That’s ‘if’ because both have yet to be put into action. The first has to pass through both houses of Parliament and the second requires government support.

But there’s every reason to be optimistic.

“We are here because of the disability community and their advocacy for decades,” said Kirsty Duncan, minister for Sports and Persons with Disabilities. No statement by a politician could be truer.

I’ve watched this relentless advocacy in action since my daughter was born with a disability nearly four decades ago. The advocacy was inspired by the mantra, “nothing about us, without us.” Too many tables were set and decisions made by people who thought they knew best for the disability community even though, in most instances, they were not part of the disability world. 

People with disabilities had to fight mighty hard just to be at those tables, let alone to be heard and heeded. Let’s hope those days are over.

No one likes to be included as a favour or in response to pressure. That type of inclusion is fragile, easily eroded and far too dependent on the grudging good will of others. Inclusion without power and leadership is tokenism. Far too often it’s used by the status quo to preserve the status quo. 

The real hope for inclusion lies in people with disabilities setting their own tables and doing their own inviting based on their terms, their agenda and their solutions. Fortunately, there’s an awful lot of that already happening.

I see it in events like Calgary’s inaugural Disability Pride Parade. I see it in the explosion of artists with disabilities as playwrights, singers, painters and hip-hop dancers becoming part of mainstream culture. People like singer-songwriter Christa Couture, who will guest host CBC’s radio show Tapestry this summer.

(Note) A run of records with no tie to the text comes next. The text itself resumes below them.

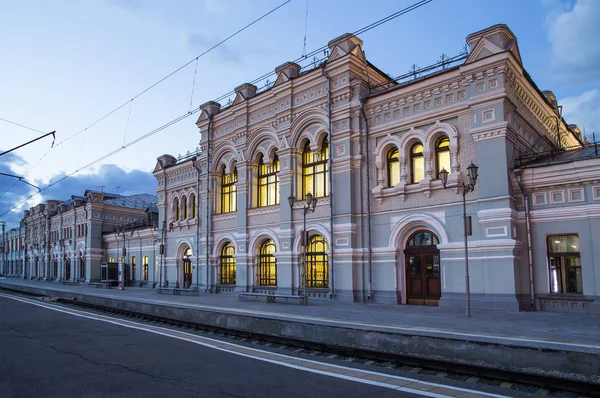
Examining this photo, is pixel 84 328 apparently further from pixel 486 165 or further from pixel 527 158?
→ pixel 527 158

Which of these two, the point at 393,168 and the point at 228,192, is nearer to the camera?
the point at 393,168

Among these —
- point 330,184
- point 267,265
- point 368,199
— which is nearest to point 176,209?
point 267,265

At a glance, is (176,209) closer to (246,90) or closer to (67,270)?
(246,90)

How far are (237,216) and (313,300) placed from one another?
7372 millimetres

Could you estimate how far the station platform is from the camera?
7914 mm

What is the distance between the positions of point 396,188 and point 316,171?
462 centimetres

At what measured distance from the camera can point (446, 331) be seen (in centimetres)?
1105

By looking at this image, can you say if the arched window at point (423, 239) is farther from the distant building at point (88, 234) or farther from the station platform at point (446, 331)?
the distant building at point (88, 234)

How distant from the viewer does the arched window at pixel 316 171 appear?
22.0 m

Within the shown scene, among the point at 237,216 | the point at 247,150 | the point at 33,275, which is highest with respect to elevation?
the point at 247,150

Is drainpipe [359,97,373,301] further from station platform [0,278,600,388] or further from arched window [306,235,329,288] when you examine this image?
arched window [306,235,329,288]

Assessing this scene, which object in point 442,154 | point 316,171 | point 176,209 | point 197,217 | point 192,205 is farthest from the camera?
point 176,209

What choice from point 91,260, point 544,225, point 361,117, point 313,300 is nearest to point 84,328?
point 313,300

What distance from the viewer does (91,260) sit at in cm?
4578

I see it in the leadership of people with disabilities like Carla Qualtrough, who was Canada’s first minister of Persons with Disabilities and is currently minister of Public Services and Procurement.

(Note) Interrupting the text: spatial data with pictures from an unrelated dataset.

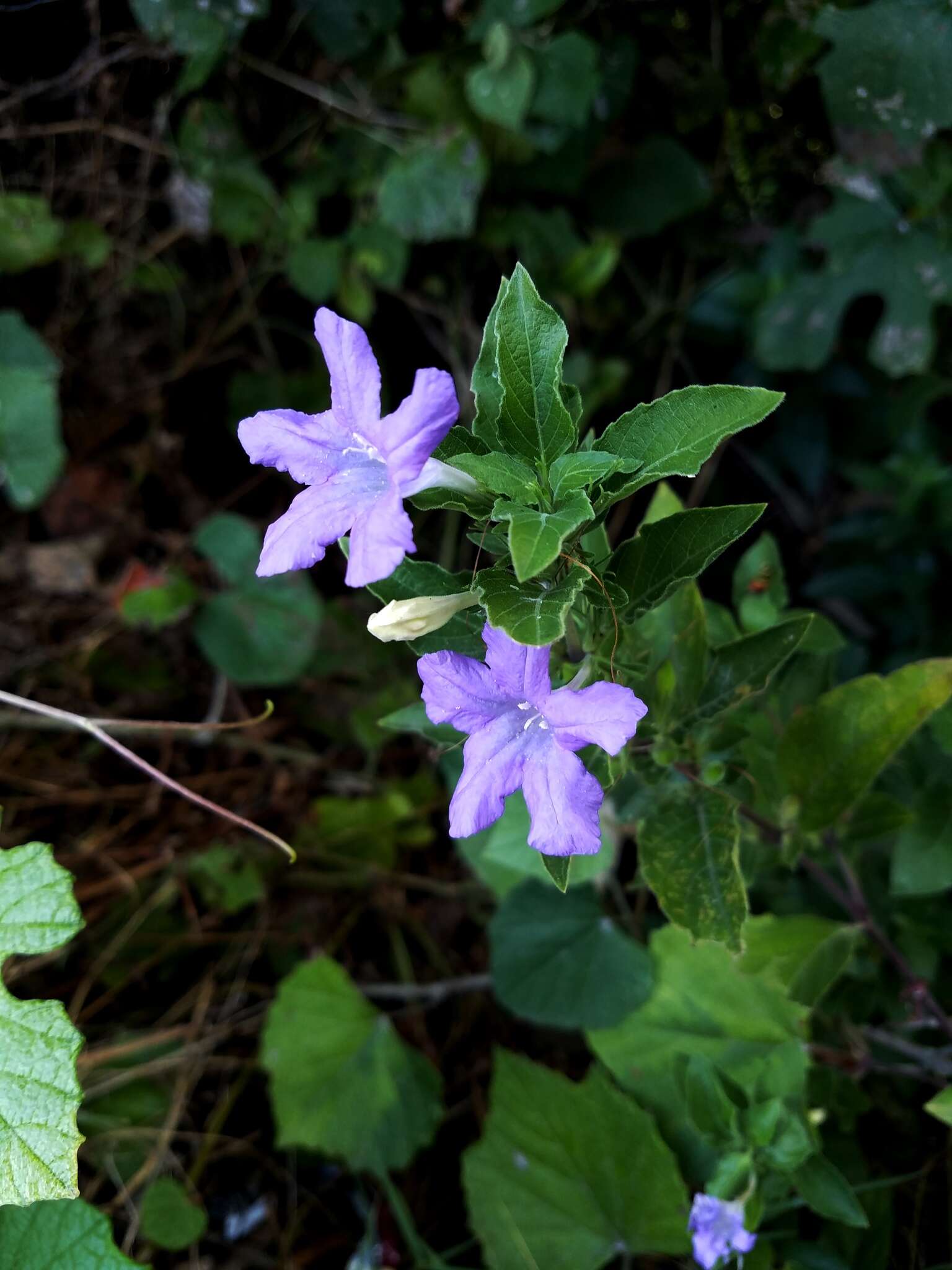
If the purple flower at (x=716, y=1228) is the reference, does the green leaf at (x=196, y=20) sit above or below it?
above

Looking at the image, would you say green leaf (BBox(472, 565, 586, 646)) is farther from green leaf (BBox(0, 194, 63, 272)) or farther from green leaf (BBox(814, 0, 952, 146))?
green leaf (BBox(0, 194, 63, 272))

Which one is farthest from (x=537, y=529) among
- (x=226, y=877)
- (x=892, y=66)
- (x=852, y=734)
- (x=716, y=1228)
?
(x=226, y=877)

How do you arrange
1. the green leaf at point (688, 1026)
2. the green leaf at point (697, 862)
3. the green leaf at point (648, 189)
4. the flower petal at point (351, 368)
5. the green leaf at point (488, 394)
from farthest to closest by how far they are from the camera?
the green leaf at point (648, 189) < the green leaf at point (688, 1026) < the green leaf at point (697, 862) < the green leaf at point (488, 394) < the flower petal at point (351, 368)

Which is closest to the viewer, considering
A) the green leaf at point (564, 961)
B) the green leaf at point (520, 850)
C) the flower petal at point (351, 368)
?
the flower petal at point (351, 368)

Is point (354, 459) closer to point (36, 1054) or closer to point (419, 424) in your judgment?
point (419, 424)

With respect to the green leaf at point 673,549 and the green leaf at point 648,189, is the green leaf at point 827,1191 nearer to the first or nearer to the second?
the green leaf at point 673,549

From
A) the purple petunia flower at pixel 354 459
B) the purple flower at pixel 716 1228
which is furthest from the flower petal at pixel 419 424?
the purple flower at pixel 716 1228
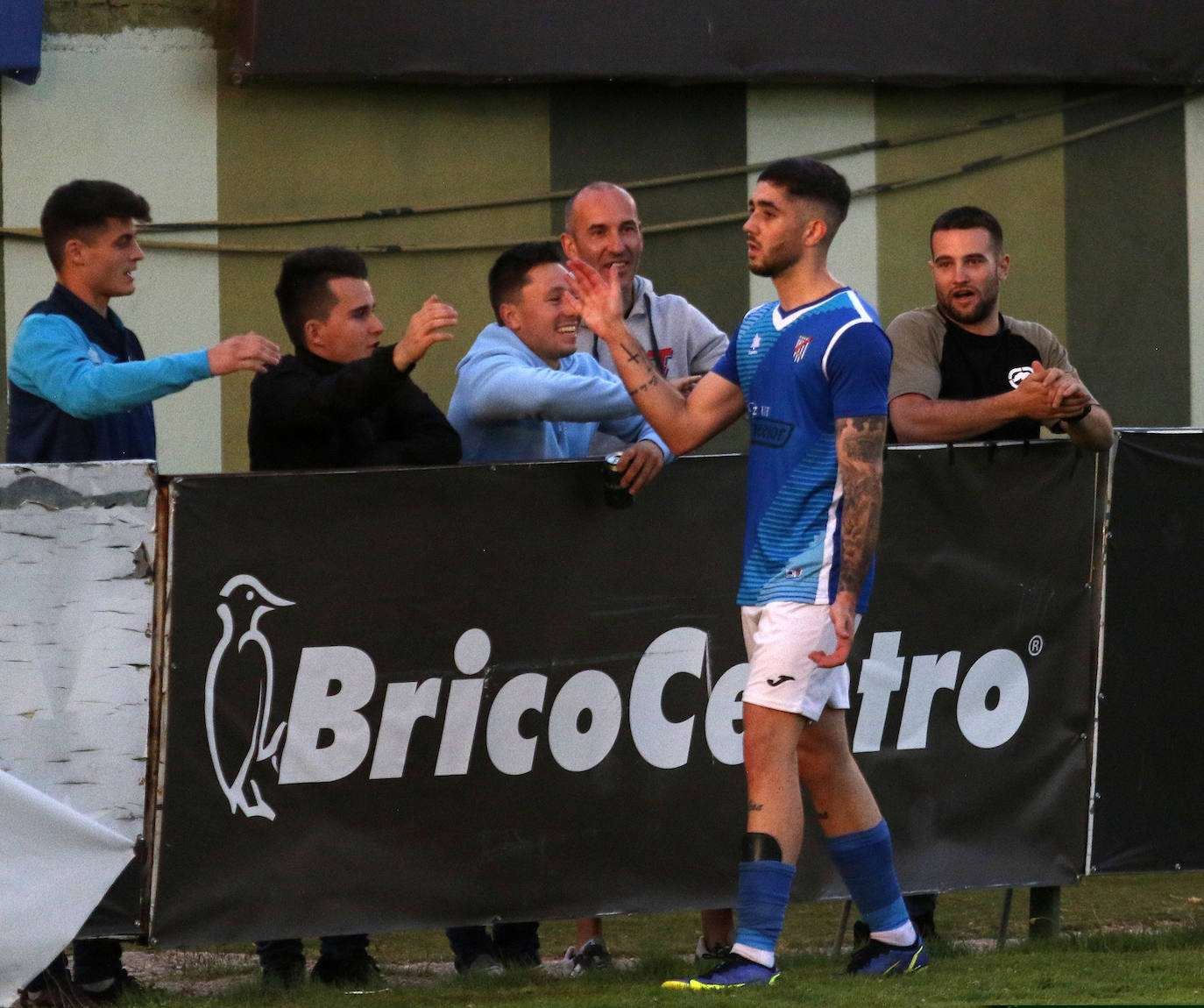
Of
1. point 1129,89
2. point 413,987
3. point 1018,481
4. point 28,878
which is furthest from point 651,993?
point 1129,89

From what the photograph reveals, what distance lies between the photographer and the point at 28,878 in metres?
4.62

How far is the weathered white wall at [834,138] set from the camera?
31.9 ft

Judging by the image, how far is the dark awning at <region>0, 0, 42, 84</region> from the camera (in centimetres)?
859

Inclusion benefits everyone. In a world of turmoil and trouble, we can’t afford to waste precious resources – particularly the leadership and ingenuity of people with disabilities.

That’s why people with disabilities should be in charge of implementing both the Accessibility Canada Act and the Senate report. Not as advisers or monitors to the process, but as leaders directing it.

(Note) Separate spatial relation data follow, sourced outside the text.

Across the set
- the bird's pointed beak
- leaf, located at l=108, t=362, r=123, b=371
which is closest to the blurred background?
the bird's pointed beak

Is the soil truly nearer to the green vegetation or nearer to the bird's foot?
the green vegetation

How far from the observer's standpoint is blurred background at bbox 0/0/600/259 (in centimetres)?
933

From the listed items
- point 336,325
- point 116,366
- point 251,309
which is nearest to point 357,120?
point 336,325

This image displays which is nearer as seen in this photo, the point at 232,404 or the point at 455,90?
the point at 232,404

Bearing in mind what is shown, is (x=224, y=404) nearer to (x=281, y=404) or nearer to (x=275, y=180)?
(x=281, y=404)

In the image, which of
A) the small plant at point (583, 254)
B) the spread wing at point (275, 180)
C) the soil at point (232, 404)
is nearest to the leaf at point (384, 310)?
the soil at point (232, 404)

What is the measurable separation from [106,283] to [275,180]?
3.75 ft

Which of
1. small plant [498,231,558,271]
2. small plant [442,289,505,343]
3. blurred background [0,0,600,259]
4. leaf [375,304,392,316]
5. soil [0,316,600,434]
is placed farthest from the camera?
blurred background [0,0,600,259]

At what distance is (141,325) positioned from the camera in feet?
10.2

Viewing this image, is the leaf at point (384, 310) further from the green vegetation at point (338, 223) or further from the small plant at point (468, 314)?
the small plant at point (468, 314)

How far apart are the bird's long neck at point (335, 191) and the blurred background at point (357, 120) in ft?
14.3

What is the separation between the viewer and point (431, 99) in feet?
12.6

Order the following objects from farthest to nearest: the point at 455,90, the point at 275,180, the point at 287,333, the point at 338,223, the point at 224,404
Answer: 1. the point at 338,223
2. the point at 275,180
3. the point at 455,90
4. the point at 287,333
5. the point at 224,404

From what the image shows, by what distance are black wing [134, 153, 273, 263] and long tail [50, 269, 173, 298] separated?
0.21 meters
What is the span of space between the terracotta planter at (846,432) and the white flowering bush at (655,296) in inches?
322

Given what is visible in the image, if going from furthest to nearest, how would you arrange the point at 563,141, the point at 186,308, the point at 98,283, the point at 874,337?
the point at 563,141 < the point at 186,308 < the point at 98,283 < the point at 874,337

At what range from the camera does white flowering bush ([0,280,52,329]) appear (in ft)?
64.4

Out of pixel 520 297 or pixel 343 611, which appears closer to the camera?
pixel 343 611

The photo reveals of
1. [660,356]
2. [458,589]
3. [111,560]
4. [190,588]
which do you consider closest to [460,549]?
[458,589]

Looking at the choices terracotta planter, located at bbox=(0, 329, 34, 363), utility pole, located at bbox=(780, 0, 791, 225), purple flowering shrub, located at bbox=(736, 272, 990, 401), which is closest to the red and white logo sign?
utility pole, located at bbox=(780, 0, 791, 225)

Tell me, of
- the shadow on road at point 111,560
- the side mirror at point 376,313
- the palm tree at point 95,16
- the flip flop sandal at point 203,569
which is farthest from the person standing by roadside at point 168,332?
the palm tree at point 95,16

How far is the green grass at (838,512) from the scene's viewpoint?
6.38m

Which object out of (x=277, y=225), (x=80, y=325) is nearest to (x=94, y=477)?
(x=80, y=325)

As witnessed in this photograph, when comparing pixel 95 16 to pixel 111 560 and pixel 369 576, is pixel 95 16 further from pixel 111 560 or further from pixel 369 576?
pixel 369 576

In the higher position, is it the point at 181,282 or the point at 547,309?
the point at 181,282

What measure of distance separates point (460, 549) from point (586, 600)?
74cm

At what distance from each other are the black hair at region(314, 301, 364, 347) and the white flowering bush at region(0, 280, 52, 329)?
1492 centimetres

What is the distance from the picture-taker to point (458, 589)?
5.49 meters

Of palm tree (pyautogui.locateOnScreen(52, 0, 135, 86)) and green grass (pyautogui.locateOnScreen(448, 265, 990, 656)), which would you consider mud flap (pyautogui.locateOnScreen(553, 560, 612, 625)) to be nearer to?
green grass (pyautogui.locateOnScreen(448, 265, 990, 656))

An ambitious new structure is needed to match the ambitions of the new policies and the ambitions of people with disabilities.

To get rid of the old assumption that people with disabilities need to be helped, the implementation of the accessibility act and Senate report should be based on a new mantra: What’s about us is up to us.

These three structural changes should be implemented by the federal government:

  • Establish a joint working group consisting of equal numbers of people with disabilities and government representatives to oversee implementation. Decisions of the group must be by consensus. The working group must have the authority and resources to implement.
  • Establish a disability innovation ‘lab’ owned jointly by people with disabilities and the federal government to work out the kinks of proposed implementation.
  • Create a disability innovation fund to enable thousands of people with disabilities to make their contributions.

People with disabilities are more than advocates. They’re experts in achieving impact. They have the toughness, discipline, ingenuity and experience to ensure that implementation matches bold intentions.

And they have the ability to make Canada even greater.

Al Etmanski received the Order of Canada in part for his work on the Registered Disability Savings Plan (RDSP). He recently presented his concerns regarding the Disability Tax Credit and RDSP to the Senate Committee on Social Services.